Casas ou lares?
Os políticos, ideológicos e precipitados como são, enunciaram medidas corretivas de acordo com as suas cores partidárias – mais liberais ou menos liberais, como se se tratasse de uma qualquer questão socioeconómica.
No debate a que temos assistido, uns acham a legislação sobre esta matéria demasiado “venezuelana”, outros, também da oposição, aquém do necessário para termos “casa para todos”. Mas o debate, na minha modesta opinião, centra-se demasiado em abstrações e não inclui, ou não repara, ou não quer saber, por exemplo, desse altruísmo solidário tão comum nos portugueses: a generosidade.
Sim, a generosidade.
Eu explico.
Numa breve consulta que fiz a cinco proprietários/senhorios meus amigos, constatei que quatro deles alugavam as suas casas abaixo, muito abaixo, do preço médio do mercado de arrendamento, só um dos senhorios cobrava aos inquilinos valores ditados pela “bolsa” imobiliária.

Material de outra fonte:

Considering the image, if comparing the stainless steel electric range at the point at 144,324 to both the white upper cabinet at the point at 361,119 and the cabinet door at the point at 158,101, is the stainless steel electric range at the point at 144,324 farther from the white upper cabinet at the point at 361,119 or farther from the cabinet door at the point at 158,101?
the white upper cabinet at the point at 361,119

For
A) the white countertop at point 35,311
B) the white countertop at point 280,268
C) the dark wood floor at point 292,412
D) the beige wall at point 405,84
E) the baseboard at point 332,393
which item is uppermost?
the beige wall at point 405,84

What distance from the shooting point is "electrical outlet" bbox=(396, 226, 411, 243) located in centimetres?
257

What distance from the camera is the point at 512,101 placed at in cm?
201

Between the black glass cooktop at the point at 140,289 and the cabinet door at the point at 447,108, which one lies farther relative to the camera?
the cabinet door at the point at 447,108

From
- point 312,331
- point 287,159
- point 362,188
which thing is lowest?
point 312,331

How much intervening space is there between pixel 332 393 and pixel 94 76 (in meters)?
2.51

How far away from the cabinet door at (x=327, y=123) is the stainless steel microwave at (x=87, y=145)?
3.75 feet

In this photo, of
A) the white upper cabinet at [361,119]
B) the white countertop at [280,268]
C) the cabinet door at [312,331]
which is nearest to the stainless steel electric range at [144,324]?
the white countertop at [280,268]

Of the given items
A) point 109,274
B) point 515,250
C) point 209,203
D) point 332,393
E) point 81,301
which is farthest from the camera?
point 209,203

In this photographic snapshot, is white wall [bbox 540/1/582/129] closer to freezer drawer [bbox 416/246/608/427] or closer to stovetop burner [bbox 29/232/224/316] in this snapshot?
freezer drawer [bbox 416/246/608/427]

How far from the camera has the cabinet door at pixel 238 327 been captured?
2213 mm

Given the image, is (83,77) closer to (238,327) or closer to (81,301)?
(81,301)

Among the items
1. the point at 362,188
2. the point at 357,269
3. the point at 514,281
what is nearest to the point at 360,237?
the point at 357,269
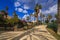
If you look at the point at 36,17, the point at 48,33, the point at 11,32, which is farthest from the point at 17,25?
the point at 48,33

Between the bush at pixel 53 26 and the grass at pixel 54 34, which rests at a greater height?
the bush at pixel 53 26

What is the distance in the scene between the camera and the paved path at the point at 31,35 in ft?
11.3

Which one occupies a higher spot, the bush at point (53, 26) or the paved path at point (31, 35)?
the bush at point (53, 26)

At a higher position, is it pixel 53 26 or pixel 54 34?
pixel 53 26

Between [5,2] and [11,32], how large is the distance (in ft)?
2.27

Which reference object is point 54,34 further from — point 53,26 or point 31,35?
point 31,35

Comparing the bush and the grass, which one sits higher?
the bush

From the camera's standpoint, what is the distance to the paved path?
344cm

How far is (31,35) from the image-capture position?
11.4 ft

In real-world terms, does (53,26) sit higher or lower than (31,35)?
higher

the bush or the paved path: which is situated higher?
the bush

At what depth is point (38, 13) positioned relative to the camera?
138 inches

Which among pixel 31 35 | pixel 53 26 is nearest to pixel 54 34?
pixel 53 26

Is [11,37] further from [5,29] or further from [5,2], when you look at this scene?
[5,2]
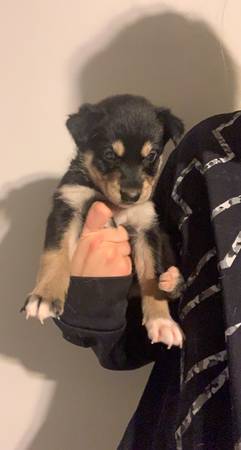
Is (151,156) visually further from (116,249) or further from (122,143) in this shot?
(116,249)

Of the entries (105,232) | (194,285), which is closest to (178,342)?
(194,285)

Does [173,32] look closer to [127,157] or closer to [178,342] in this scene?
[127,157]

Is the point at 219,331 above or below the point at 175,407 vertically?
above

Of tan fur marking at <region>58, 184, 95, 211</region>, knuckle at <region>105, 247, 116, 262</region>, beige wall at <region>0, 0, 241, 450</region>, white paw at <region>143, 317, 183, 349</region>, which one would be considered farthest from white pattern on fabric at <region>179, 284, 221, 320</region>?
beige wall at <region>0, 0, 241, 450</region>

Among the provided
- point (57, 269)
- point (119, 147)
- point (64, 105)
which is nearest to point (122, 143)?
point (119, 147)

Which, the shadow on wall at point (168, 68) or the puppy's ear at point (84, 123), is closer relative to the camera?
the puppy's ear at point (84, 123)

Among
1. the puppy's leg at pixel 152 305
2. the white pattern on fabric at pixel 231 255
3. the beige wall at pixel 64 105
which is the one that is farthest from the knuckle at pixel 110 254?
the beige wall at pixel 64 105

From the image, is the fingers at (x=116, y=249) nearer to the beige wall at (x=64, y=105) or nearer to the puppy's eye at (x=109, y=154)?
the puppy's eye at (x=109, y=154)
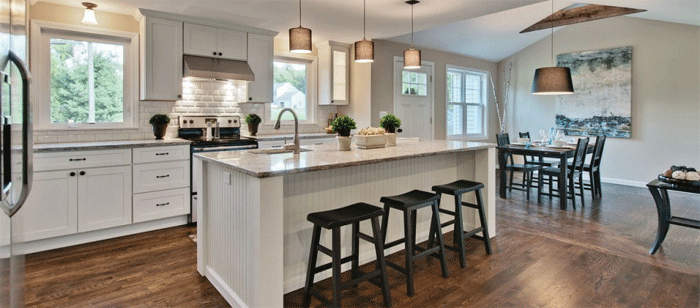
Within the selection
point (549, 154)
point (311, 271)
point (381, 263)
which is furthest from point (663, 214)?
point (311, 271)

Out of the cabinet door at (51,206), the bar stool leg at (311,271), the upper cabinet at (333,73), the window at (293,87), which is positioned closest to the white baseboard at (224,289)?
the bar stool leg at (311,271)

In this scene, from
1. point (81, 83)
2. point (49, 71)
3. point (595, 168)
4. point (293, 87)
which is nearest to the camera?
point (49, 71)

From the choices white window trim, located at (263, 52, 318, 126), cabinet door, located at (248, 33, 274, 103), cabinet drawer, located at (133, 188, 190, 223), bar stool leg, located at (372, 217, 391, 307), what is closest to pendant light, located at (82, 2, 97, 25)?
cabinet door, located at (248, 33, 274, 103)

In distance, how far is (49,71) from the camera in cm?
388

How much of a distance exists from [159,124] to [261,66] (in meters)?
1.40

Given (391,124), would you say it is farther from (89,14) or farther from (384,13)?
(89,14)

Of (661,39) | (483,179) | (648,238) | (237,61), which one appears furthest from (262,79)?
(661,39)

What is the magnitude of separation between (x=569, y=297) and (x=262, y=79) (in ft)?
13.1

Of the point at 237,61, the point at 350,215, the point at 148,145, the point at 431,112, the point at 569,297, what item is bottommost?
the point at 569,297

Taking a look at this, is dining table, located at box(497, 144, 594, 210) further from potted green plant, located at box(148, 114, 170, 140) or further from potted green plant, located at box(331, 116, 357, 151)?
potted green plant, located at box(148, 114, 170, 140)

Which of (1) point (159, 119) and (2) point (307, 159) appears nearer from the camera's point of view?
(2) point (307, 159)

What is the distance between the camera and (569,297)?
2.53 m

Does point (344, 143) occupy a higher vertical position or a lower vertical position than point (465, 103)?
lower

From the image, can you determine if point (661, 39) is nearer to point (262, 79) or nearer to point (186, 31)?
point (262, 79)
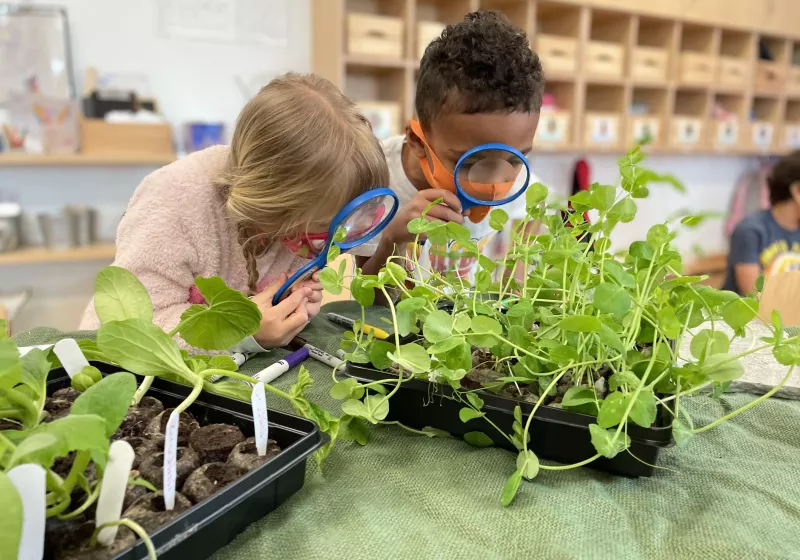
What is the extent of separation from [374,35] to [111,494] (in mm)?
1774

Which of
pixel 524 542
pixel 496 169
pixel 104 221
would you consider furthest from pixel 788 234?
pixel 104 221

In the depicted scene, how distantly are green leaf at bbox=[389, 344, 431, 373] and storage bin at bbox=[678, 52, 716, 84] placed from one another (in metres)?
2.56

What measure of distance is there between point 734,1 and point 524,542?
2936 millimetres

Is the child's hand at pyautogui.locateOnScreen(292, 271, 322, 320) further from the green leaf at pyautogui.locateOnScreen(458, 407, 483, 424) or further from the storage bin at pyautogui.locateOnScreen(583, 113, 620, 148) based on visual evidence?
the storage bin at pyautogui.locateOnScreen(583, 113, 620, 148)

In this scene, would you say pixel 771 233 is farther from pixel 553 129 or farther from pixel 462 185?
pixel 462 185

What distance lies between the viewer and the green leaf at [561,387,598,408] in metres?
0.46

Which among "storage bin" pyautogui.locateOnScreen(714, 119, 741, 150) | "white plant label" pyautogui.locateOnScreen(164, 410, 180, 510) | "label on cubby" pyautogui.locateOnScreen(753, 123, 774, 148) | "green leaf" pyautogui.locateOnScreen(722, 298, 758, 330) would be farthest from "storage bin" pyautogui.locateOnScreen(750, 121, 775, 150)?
"white plant label" pyautogui.locateOnScreen(164, 410, 180, 510)

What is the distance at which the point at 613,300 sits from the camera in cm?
44

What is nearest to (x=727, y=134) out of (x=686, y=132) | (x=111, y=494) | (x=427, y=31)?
(x=686, y=132)

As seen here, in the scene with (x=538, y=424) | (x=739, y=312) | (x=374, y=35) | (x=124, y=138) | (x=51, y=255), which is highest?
(x=374, y=35)

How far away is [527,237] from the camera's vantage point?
58cm

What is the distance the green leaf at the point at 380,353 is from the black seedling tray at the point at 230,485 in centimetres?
11

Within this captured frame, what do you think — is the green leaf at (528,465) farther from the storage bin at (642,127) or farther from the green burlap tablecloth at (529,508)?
the storage bin at (642,127)

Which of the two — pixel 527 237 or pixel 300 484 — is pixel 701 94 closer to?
pixel 527 237
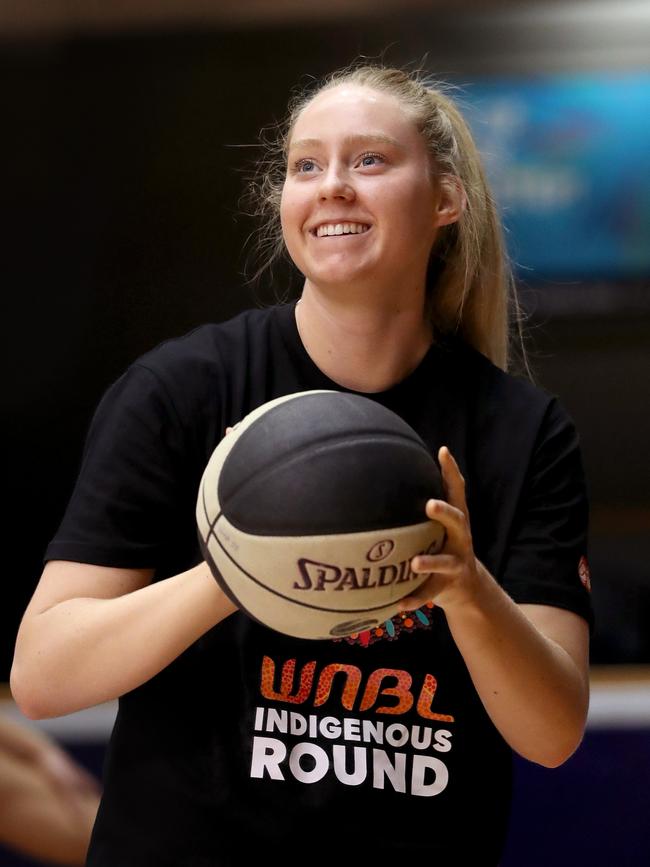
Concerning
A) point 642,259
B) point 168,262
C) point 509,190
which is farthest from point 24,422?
point 642,259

Claro que isto vale o que vale, nem do ponto de vista estatístico podemos considerar os cinco empresários como uma amostra significativa, nem sequer devemos tirar a conclusão de que parte da solução da falta de casas passa, assim, por uma política de auxílios privados “bonzinhos”.
Pelo que pude ouvir dos pequenos proprietários/alugadores, a generosidade deles tem apenas um fundo de bom senso: compreensão pelas dificuldades que os imigrantes sentem; perceção que eles nos fazem falta, como pão para a boca, sobretudo para a economia; que a casa precisava de ser habitada; que são famílias com crianças; que o pai faz, inclusivamente, pequenas reparações de conservação na casa, etc., etc. Bom senso, afinal, combina com generosidade. O problema é que é uma generosidade clandestina porque a partir do momento em que fosse declarada teria que pagar imposto e a seguir ao imposto viria o encarecimento da renda.
Um país é uma organização extraordinariamente complexa, de dimensões gigantescas e com preocupações genuínas de inclusão e coesão sociais e, para Portugal funcionar, isto é, para termos hospitais, escolas, estradas, etc., os impostos são necessários e essas contribuições muitas vezes “doem”, mas quando se constata que os portugueses para ajudar a abrigar as famílias mais carenciadas, muitas vezes em SOS, têm que pagar taxas superiores a 20%, algo vai mal no reino da habitação.
Parece que estamos condenados a viver simultaneamente em dois mundos paralelos, com os que podem pagar impostos num andar iluminado e com a Dona Generosidade, numa cave escura. É o que dá tentarmos resolver os problemas com soluções demasiado abstratas, com régua e compasso, com estereótipos ideológicos rígidos. Faz-nos falta a introdução de fatores de moderação humanos, de benefícios fiscais para quem é solidário por impulso. Para quem aluga generosamente a segunda e a terceira casa que herdou.
Passou a Páscoa. Antes da ressurreição, Cristo viveu horas de suplício tão bem retratadas no quadro “A flagelação de Cristo” de Caravaggio. Vejam-no e ignorem o claro-escuro desta crónica.